Herpes is an opportunistic infection, which means it can lie dormant, without an obvious outbreak, until a person experiences an event such as another viral infection or increased stress. This event may cause the herpes infection to show symptoms, such as an itching, tingling, or burning sensation followed by a herpes lesion on the skin.

Herpes symptoms may not appear for days or even years after a person contracts the infection. This makes it difficult to know when people got the infection and where it came from.

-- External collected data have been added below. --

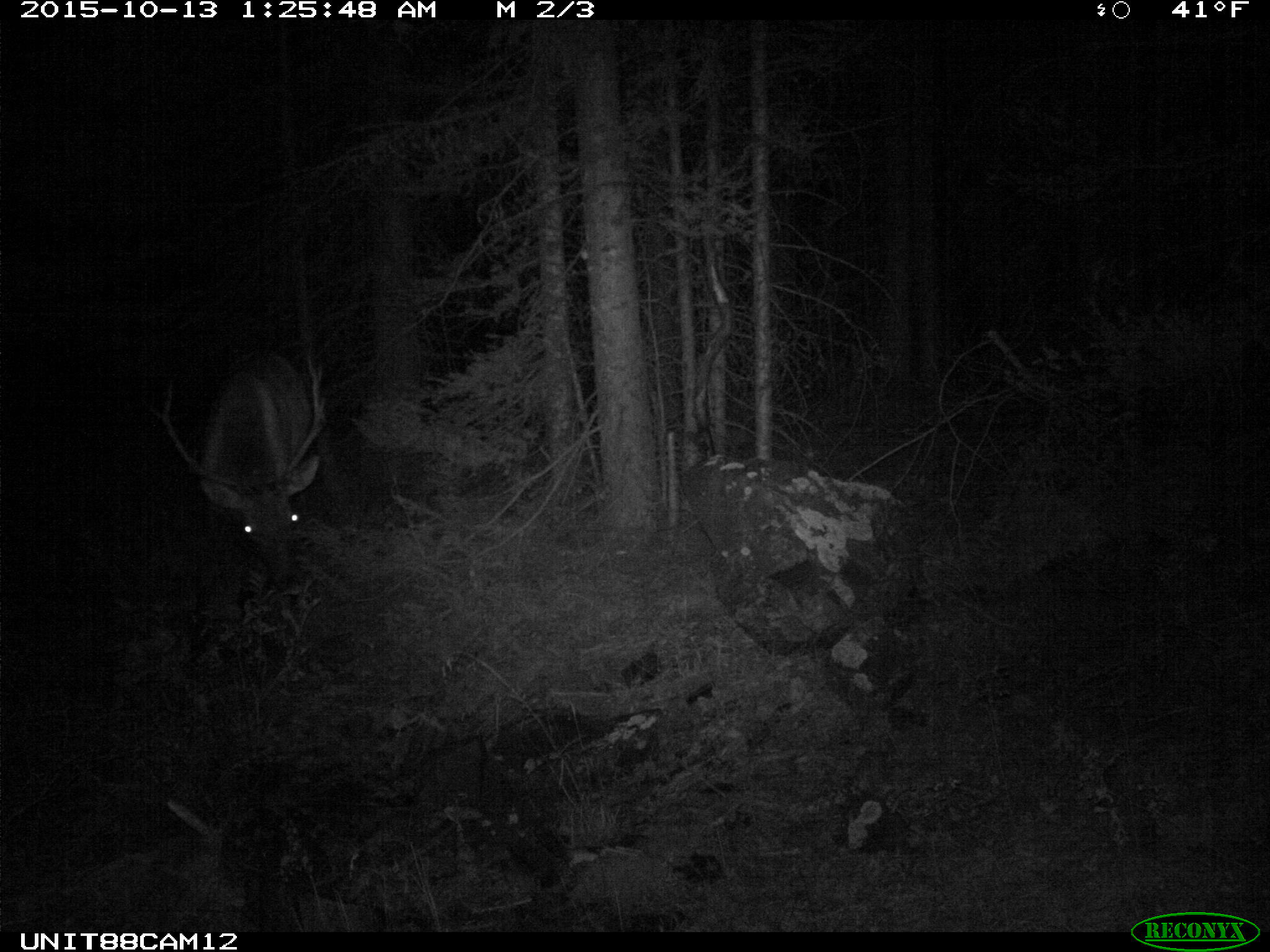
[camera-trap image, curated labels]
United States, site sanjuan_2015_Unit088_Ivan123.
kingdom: Animalia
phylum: Chordata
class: Mammalia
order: Artiodactyla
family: Cervidae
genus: Cervus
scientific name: Cervus elaphus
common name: red deer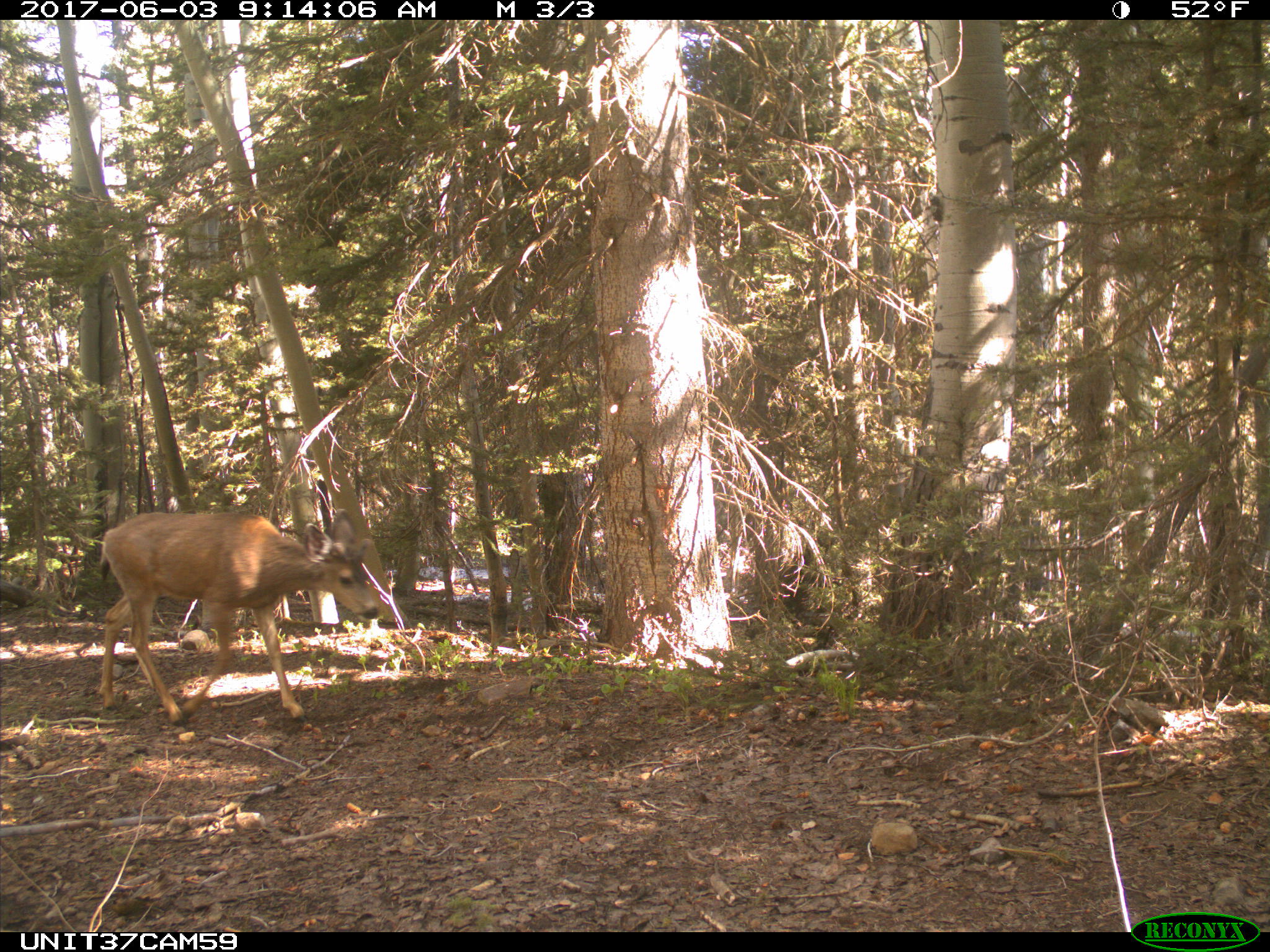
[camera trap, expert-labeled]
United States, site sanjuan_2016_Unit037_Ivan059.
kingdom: Animalia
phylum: Chordata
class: Mammalia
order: Artiodactyla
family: Cervidae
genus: Odocoileus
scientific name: Odocoileus hemionus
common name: mule deer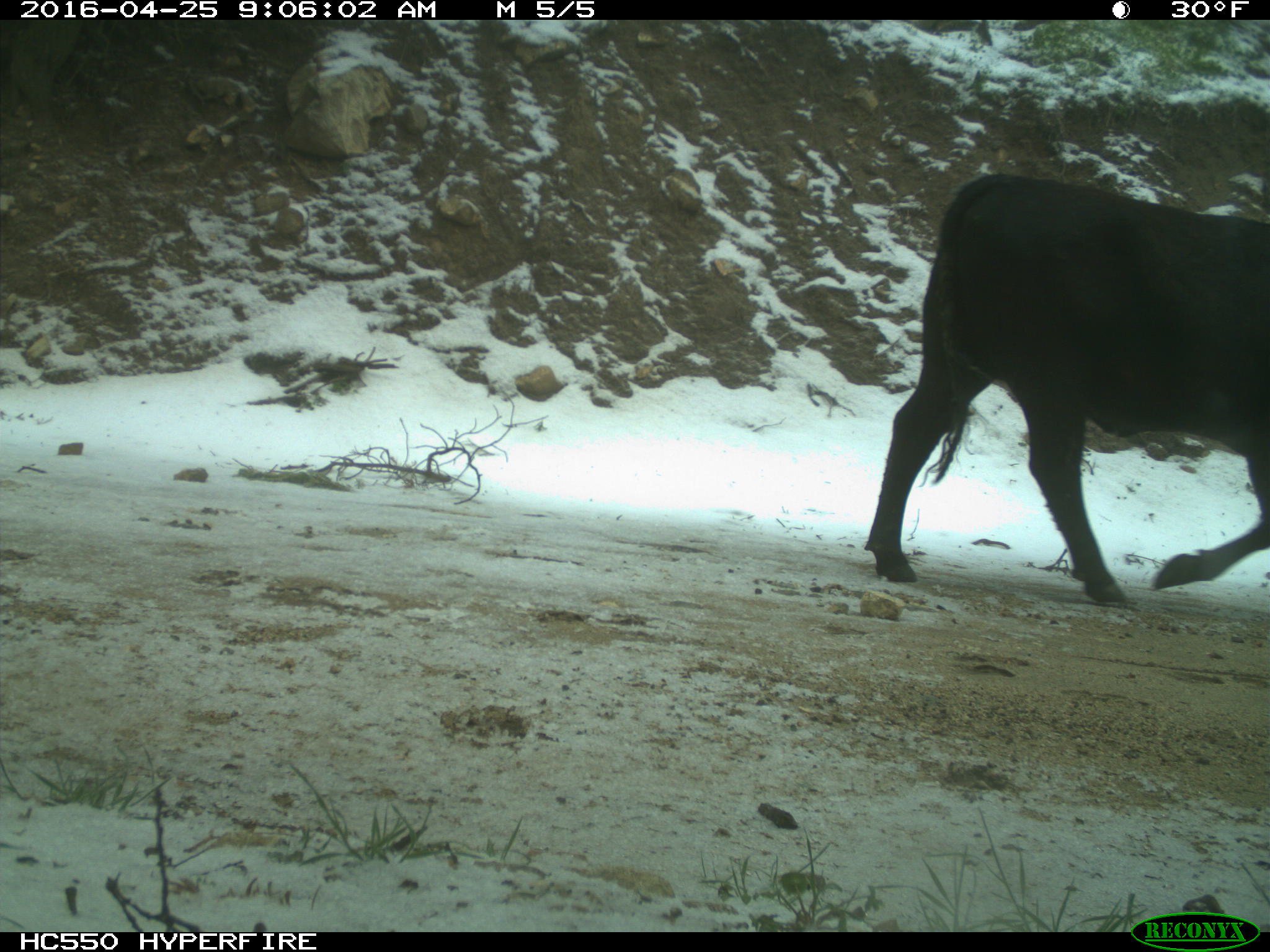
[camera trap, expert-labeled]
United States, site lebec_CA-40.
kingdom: Animalia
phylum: Chordata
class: Mammalia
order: Artiodactyla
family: Bovidae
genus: Bos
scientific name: Bos taurus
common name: domestic cow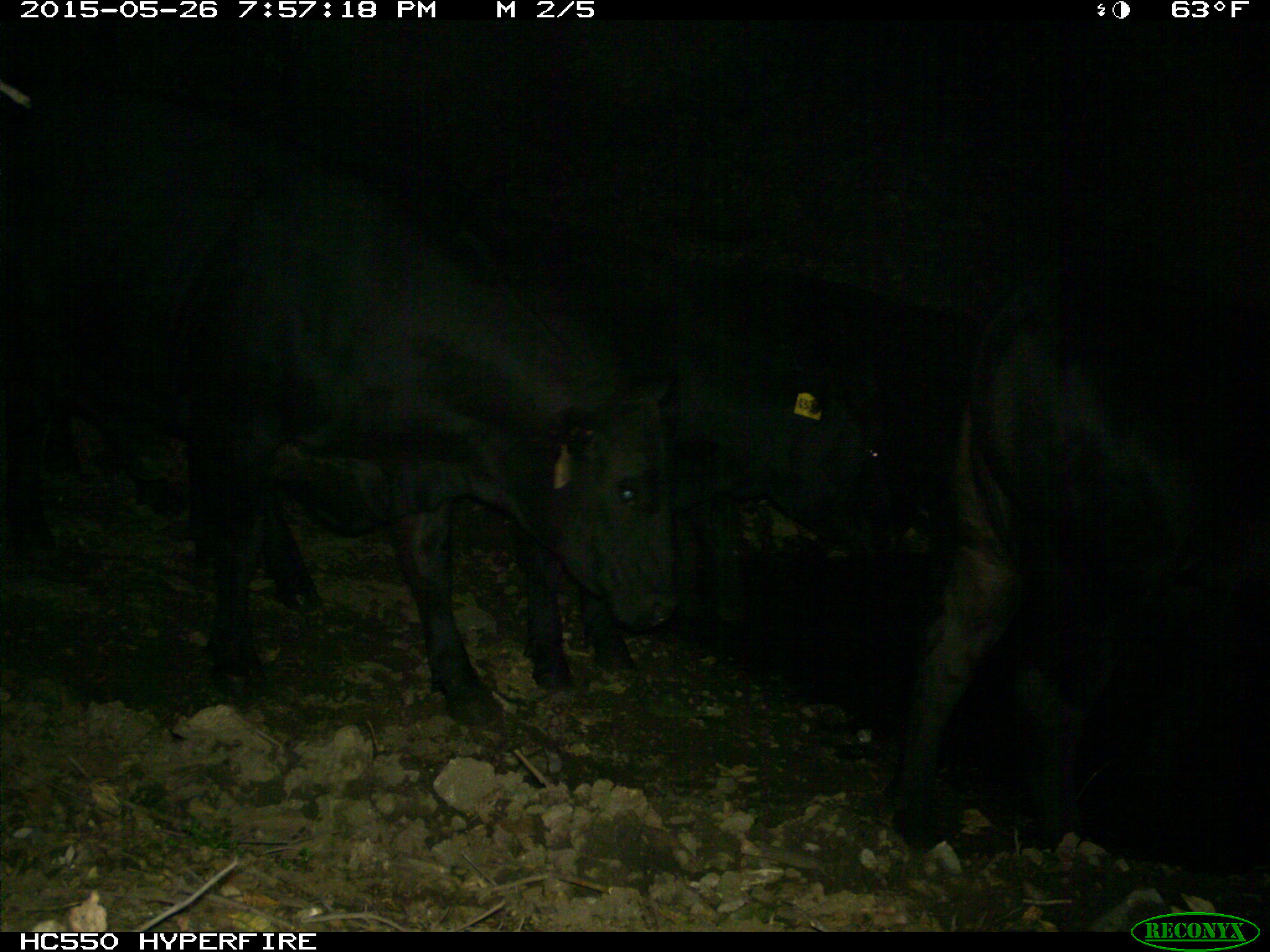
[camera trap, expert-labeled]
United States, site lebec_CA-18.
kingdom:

If a person has a herpes infection, people can reduce the risk of passing it to a sexual partner by:

  • avoiding vaginal, anal, or oral sex during an outbreak, which is when symptoms are present and the virus is more likely to transmit, even if people use barrier methods such as condoms
  • avoiding any type of sexual activity if people experience signs of an outbreak, such as itching, tingling, or burning sensations
  • waiting until any sores have fully healed and scabs have fallen off before having sex
  • avoiding kissing anyone when a cold sore is present
  • avoiding touching sores, as this can spread the virus to other areas of the body or other people
  • always using condoms and dental dams during vaginal, oral, and anal sex, even when an outbreak is not present
  • talking with a healthcare professional about taking daily antiviral medication, which can reduce the risk of transmitting herpes

If people want to have sex without a barrier method or want to become pregnant, taking antiviral medication may be more than 90% effective at preventing the spread of symptomatic herpes to a person without the infection.

Herpes is common and can cause sores or blisters on the genitals or around the mouth. Herpes does not always cause symptoms, so people may not realize that they have it.

Herpes can transmit to other people through bodily fluids. If a person has herpes, it is important that they tell a potential sexual partner before having any sexual contact.

Using condoms and dental dams, avoiding sexual contact during a herpes outbreak, and taking antiviral medication can help a person avoid passing herpes to a sexual partner.